## TEXT FOR ANALYSIS:
My bites tended to be itchiest on days 2-5 before calming the fuck down.
A friend on the tour was adamant that her repellent was attracting mosquitoes instead of deterring them. So she experimented and went a night without it. Mission failed.
Use repellent and suffer 10 bites instead of 20.

2. Lack of insect repellent
You think they'd be stocked in most supermarkets. They're not. Head to the pharmacy and stock up there.

3. You will be on a constant search for bottled water
Be prepared to go through about one million of these whilst on your quest to stay hydrated. You can't drink tap water here (unless you're trying to make yourself sick, by which means go right ahead). In some places the tap water will actually have an orange tinge to it. Buy 5L bottles from the supermarket to refill smaller ones to carry with you during the day.

4. Few hot showers
When it's hot, cold showers aren't so bad. When it's cold, you start reassessing the urgency of needing to take one at all.

5. No toilet paper
Most public bathrooms don't have toilet paper. Always carry a packet of pocket tissues with you. Take spare toilet paper rolls from hostels/hotels and use that.
Some bathrooms charge a small usage fee. There'll usually be a lady at the front entrance collecting fares, but on the plus side this means they're more well-kept and toilet paper is provided.

6. No toilet seats
This may not be such a problem for boys doing a number one. Girls, practice your squats because you'll be doing a lot of "the hover."

7. No running tap for which to wash your hands
Carry wipes or hand sanitizer with you. You don’t want season your next meal with toilet germs.

8. Being charged gringo (tourist) prices VS them not having enough change to give you due to the huge ass notes dispensed by ATMs
It's a catch-22. As tourists, it's in our interest to withdraw larger amounts to reduce the amount of transaction fees. Yet we end up with wads of the biggest notes possible. Then we struggle to make small purchases because no one has enough change to give us, so we either:
(i) buy lots of crap that adds up to a larger, more acceptable amount;
(ii) sadly go without street food (usually mystery questionable meat on a stick); 
(iii) be happily overcharged in the name of street food. In the grand scheme of things, this will usually only be a few dollars, if not a few cents; or
(iv) pay as a group, followed by hours of discussion trying to work out who owes who how much.

## MATERIAL SUPPLIED:
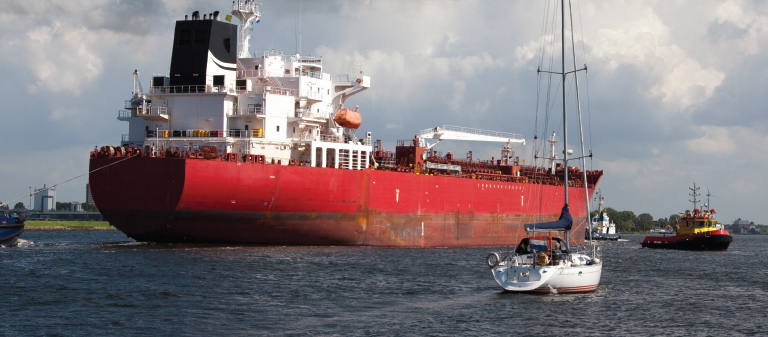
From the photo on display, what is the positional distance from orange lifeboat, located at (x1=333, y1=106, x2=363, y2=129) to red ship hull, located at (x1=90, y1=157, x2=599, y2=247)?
8.52ft

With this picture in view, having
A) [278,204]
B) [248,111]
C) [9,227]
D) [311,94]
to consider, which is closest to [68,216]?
[9,227]

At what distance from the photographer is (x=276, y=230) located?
29031mm

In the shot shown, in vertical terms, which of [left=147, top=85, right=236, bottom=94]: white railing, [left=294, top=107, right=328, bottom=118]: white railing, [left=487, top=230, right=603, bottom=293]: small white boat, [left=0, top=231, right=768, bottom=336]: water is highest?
[left=147, top=85, right=236, bottom=94]: white railing

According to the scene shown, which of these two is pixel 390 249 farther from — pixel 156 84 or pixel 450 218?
pixel 156 84

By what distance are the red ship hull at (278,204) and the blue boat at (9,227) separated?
5103 millimetres

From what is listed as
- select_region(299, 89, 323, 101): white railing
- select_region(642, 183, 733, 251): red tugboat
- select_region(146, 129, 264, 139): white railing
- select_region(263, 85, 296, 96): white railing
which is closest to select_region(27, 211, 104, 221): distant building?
select_region(146, 129, 264, 139): white railing

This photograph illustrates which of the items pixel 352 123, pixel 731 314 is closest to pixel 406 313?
pixel 731 314

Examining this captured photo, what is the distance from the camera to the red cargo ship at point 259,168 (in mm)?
26828

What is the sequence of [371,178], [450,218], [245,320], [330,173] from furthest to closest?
[450,218]
[371,178]
[330,173]
[245,320]

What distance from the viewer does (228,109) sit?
3098 centimetres

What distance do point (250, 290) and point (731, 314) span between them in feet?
38.6

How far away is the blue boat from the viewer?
29867 mm

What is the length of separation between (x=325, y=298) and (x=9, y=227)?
18.5m

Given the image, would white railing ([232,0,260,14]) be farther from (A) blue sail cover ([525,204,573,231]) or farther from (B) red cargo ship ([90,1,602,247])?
(A) blue sail cover ([525,204,573,231])
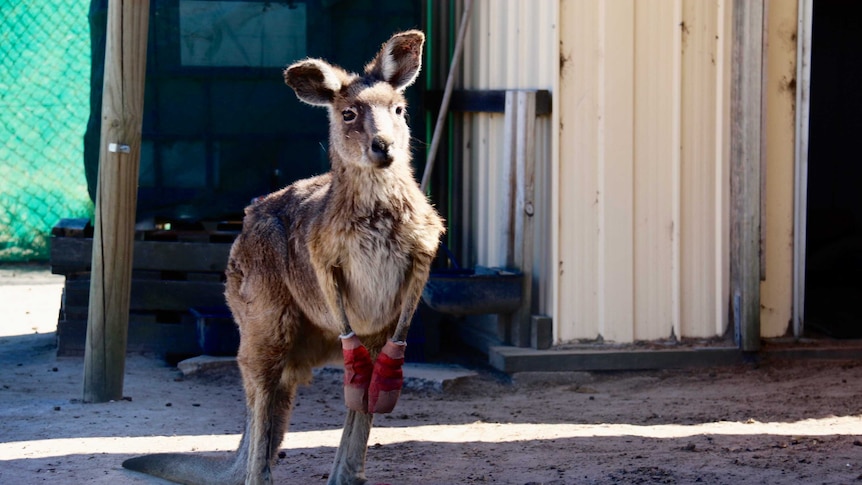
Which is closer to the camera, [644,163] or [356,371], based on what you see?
[356,371]

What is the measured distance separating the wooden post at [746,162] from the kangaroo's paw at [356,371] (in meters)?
3.69

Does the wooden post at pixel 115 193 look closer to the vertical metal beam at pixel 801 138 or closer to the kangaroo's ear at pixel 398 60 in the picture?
the kangaroo's ear at pixel 398 60

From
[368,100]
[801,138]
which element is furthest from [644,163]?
[368,100]

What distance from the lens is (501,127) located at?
8.43 meters

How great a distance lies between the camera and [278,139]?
8789mm

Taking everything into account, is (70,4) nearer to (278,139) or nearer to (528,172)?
(278,139)

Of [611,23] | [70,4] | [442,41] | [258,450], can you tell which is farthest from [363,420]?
[70,4]

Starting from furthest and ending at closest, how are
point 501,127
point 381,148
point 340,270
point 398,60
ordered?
point 501,127
point 398,60
point 340,270
point 381,148

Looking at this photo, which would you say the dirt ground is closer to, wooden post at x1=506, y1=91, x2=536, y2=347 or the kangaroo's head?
wooden post at x1=506, y1=91, x2=536, y2=347

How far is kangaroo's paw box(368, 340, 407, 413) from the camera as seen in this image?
4844 millimetres

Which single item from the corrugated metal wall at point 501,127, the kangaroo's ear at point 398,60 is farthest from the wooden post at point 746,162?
the kangaroo's ear at point 398,60

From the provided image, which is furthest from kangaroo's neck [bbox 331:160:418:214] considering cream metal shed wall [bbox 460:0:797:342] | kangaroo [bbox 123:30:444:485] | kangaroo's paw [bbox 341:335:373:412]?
cream metal shed wall [bbox 460:0:797:342]

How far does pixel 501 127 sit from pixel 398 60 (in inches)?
131

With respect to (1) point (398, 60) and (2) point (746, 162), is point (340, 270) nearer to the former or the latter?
(1) point (398, 60)
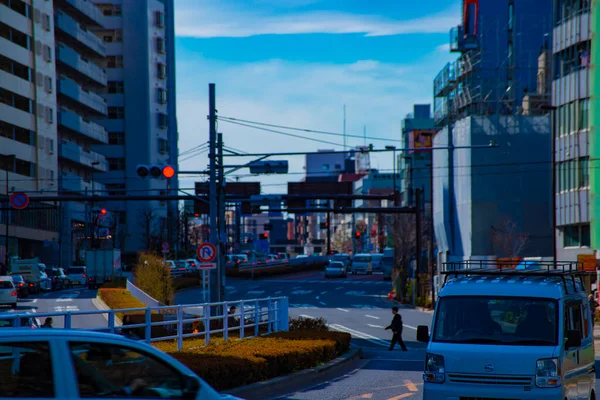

## TASK DETAILS:
Update the travel tips from "My bites tended" up to and including "during the day.", putting "drugstore" wherever "pharmacy" appears. The items have no connection to the text.

## COMPLETED EXERCISE:
My bites tended to be itchiest on days 2-5 before calming the fuck down.
A friend on the tour was adamant that her repellent was attracting mosquitoes instead of deterring them. So she experimented and went a night without it. Mission failed.
Use repellent and suffer 10 bites instead of 20.

2. Lack of insect repellent
You think they'd be stocked in most supermarkets. They're not. Head to the drugstore and stock up there.

3. You will be on a constant search for bottled water
Be prepared to go through about one million of these whilst on your quest to stay hydrated. You can't drink tap water here (unless you're trying to make yourself sick, by which means go right ahead). In some places the tap water will actually have an orange tinge to it. Buy 5L bottles from the supermarket to refill smaller ones to carry with you during the day.